I see a problem with this approach, I think, unless I’m missing something:
1. Are global temperatures warming?
2. Do the negative consequences of the change outweigh the positive consequences?
3. Can we do anything that will reverse the change?
4. Do the positive consequences of the action outweigh the negative consequences of doing nothing?Notice, the steps have nothing at all whatsoever to do with whether or not global warming is anthropogenic. The climate’s “naturalness” is actually irrelevant. If a 10 kilometer-wide asteroid were hurling toward earth at 100,000 km per hour, it would be a completely natural event. However, just because the meteor wasn’t anthropogenic doesn’t mean that we wouldn’t take actions to deflect it.
Notice also, that we could change question 1 from “warming” to “cooling” and the four-step approach still works. And quite frankly, cooling is probably a more historically problematic situation.
If the answer to any one of the above four questions is “No,” then we should do absolutely nothing about a changing climate. If the answer to all of the questions are “Yes,” then, and only then, should we take any actions.

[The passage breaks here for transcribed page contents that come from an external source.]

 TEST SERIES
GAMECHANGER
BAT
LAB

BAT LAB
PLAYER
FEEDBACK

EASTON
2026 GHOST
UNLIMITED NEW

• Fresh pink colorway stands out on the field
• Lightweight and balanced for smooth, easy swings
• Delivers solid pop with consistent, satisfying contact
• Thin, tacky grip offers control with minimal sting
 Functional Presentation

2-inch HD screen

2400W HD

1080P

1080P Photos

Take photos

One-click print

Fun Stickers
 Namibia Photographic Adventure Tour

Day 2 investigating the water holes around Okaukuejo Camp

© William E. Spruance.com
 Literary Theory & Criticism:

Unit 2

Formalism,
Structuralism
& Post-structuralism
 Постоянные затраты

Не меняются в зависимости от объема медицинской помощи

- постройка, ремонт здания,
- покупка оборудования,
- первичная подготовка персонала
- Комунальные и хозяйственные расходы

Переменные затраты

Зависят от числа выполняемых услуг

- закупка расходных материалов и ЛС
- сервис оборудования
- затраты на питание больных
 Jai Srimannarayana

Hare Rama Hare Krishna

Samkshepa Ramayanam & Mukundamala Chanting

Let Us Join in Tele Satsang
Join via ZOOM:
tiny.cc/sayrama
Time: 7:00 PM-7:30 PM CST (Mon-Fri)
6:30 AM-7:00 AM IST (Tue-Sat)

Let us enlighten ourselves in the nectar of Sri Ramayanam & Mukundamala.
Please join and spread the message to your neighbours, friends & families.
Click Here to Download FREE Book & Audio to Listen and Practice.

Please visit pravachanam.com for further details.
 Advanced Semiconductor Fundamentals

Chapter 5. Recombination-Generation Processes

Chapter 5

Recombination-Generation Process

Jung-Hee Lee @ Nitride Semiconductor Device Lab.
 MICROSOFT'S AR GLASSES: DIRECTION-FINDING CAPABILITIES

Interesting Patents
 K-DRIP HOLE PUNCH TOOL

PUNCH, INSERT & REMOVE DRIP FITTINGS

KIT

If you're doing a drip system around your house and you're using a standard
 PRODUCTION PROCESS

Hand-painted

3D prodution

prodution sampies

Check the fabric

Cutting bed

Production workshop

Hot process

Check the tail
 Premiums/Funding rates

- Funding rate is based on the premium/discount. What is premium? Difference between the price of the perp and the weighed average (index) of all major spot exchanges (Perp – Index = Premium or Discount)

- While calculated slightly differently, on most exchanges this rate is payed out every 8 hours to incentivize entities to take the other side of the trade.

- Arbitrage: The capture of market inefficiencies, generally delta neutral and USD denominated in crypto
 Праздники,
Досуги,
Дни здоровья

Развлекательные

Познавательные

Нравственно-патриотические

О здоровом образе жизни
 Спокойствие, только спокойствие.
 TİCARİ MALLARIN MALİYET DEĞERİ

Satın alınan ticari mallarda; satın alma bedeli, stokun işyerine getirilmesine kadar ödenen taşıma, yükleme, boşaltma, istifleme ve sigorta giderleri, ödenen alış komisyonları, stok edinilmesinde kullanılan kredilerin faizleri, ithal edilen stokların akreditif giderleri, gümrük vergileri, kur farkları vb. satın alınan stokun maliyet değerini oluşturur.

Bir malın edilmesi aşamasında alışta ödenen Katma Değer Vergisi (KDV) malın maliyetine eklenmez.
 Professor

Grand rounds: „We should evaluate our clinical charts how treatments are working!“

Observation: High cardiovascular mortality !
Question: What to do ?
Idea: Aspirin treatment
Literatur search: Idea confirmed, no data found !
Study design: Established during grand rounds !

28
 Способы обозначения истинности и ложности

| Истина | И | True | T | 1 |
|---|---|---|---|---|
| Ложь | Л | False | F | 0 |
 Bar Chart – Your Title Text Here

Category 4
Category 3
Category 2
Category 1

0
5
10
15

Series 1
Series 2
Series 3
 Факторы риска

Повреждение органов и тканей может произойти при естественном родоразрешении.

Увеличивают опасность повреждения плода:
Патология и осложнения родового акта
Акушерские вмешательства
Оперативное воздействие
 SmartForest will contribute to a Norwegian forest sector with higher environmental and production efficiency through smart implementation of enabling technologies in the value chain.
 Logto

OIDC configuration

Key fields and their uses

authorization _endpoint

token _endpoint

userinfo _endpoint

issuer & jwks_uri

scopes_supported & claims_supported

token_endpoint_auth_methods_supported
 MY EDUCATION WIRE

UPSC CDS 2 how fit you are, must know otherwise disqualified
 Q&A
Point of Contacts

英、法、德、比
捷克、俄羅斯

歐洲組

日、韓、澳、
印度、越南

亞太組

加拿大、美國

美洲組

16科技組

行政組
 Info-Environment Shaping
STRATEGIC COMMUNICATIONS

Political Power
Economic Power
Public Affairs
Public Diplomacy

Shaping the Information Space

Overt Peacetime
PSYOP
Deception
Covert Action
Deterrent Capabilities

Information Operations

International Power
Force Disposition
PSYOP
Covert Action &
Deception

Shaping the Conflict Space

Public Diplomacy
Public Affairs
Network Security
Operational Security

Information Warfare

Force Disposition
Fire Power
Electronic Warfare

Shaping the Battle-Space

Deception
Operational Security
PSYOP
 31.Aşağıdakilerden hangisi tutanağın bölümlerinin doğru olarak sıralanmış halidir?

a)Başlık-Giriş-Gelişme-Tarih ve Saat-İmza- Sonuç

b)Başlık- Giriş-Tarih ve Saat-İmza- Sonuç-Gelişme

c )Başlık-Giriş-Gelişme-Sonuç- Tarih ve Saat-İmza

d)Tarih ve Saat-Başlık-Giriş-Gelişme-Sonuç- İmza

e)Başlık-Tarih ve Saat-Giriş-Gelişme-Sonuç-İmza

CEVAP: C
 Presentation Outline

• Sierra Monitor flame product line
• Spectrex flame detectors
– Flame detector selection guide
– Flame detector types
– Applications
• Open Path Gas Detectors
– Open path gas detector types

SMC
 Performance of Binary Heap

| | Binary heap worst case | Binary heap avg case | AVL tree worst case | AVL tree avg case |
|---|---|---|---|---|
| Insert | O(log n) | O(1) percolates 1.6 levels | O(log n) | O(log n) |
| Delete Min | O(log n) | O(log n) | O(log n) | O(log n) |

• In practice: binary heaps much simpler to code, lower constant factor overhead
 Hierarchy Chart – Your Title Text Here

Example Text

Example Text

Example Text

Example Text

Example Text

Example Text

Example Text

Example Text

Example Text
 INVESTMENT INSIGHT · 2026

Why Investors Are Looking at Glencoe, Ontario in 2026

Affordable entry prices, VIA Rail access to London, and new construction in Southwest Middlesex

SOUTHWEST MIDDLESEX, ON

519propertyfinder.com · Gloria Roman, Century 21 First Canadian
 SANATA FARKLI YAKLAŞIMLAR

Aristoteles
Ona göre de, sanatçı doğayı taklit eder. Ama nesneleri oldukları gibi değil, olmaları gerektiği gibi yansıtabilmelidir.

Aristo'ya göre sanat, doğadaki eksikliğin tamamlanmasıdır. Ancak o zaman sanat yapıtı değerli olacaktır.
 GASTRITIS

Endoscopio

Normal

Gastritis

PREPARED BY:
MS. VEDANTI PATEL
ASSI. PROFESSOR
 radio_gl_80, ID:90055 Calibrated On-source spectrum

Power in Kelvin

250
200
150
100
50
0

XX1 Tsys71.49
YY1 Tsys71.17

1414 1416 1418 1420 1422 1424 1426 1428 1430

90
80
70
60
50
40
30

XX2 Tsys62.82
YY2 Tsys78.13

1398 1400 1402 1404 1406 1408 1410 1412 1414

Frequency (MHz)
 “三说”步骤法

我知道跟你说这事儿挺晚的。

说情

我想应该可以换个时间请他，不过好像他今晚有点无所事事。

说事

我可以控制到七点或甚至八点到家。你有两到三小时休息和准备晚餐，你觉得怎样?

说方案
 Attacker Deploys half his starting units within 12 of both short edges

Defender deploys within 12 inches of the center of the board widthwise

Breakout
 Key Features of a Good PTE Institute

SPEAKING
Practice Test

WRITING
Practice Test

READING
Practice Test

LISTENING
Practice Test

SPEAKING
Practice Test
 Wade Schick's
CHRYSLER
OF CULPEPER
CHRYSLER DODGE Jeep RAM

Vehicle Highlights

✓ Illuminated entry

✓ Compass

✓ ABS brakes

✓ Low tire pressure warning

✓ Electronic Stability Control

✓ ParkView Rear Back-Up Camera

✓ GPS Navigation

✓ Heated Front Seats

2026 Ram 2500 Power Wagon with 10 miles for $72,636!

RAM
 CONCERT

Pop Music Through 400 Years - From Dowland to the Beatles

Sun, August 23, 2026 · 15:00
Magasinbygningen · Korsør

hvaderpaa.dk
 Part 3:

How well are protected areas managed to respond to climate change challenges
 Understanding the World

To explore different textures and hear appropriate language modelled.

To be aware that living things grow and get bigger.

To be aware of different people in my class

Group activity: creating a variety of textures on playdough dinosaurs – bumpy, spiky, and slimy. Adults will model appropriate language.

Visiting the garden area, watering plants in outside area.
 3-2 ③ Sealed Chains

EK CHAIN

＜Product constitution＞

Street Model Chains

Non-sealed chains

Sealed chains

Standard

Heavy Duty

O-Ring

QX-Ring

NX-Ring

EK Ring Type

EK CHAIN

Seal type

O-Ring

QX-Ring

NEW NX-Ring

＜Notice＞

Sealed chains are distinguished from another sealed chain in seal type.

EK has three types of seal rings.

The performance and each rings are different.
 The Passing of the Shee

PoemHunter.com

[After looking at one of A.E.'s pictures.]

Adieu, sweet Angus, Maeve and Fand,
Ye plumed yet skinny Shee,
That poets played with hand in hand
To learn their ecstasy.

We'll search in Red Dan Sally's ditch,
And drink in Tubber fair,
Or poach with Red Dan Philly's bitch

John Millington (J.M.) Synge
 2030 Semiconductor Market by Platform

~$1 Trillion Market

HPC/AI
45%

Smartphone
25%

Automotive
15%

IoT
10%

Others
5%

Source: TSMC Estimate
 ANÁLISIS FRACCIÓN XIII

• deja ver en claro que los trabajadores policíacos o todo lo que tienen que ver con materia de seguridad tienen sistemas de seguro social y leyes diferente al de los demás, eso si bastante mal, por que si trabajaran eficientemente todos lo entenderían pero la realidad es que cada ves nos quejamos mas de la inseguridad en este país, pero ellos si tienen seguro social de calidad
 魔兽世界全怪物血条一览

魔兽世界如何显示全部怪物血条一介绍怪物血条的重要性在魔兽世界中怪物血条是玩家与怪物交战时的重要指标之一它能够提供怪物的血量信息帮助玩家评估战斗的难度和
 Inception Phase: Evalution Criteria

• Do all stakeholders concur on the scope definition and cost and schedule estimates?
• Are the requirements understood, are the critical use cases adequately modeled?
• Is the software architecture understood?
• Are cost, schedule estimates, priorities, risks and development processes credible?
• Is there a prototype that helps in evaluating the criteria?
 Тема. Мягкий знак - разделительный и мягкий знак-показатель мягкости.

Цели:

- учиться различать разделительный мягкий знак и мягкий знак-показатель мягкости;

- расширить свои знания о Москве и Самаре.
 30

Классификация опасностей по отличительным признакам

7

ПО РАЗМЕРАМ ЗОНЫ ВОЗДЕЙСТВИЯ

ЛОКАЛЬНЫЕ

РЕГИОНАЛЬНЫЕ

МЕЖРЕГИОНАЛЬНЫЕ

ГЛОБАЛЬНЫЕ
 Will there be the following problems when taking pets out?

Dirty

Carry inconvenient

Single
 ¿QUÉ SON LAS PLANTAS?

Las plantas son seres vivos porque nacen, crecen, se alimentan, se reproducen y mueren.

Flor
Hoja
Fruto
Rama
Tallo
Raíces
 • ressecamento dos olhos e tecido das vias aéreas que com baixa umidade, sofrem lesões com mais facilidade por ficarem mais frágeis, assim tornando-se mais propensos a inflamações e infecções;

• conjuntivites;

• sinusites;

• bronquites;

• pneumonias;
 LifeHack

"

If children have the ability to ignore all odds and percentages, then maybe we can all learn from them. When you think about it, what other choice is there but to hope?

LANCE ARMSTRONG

The first problem is in step 3. It doesn’t seem to account for cost. Suppose there is something that we can do (at least in theory) to reverse the change, but it would result in the loss of (say) a quadrillion dollars in global economic growth over the next century. And that points out the problem with Step 4. Rather than comparing the positive aspects of the action to the negative consequences of doing nothing, we need to compare the positive consequences of the action to their cost. For example, Wikipedia (FWIW) says that the gross world product is about seventy trillion dollars. If we were to get a growth rate of 4 percent over a century, that would mean that in 2113, the GWP would be (1.04)**(100), or about fifty times that amount, or about 3.5 quadrillion dollars. If by arbitrarily making energy more expensive with carbon taxes or caps, we were to reduce that growth rate by a mere half a percent (which is probably a conservative estimate — many of the proposals would do much more economic damage), that would reduce the factor of growth after a hundred years to about thirty, instead of fifty. That is, the world would be 20 times seventy, or 1.4 quadrillion dollars poorer over that period of time. You can buy a lot of mitigation against climate issues with that kind of money.
This is the kind of rational analysis that Bjørn Lomberg has been doing, and it’s why we need a real regret analysis.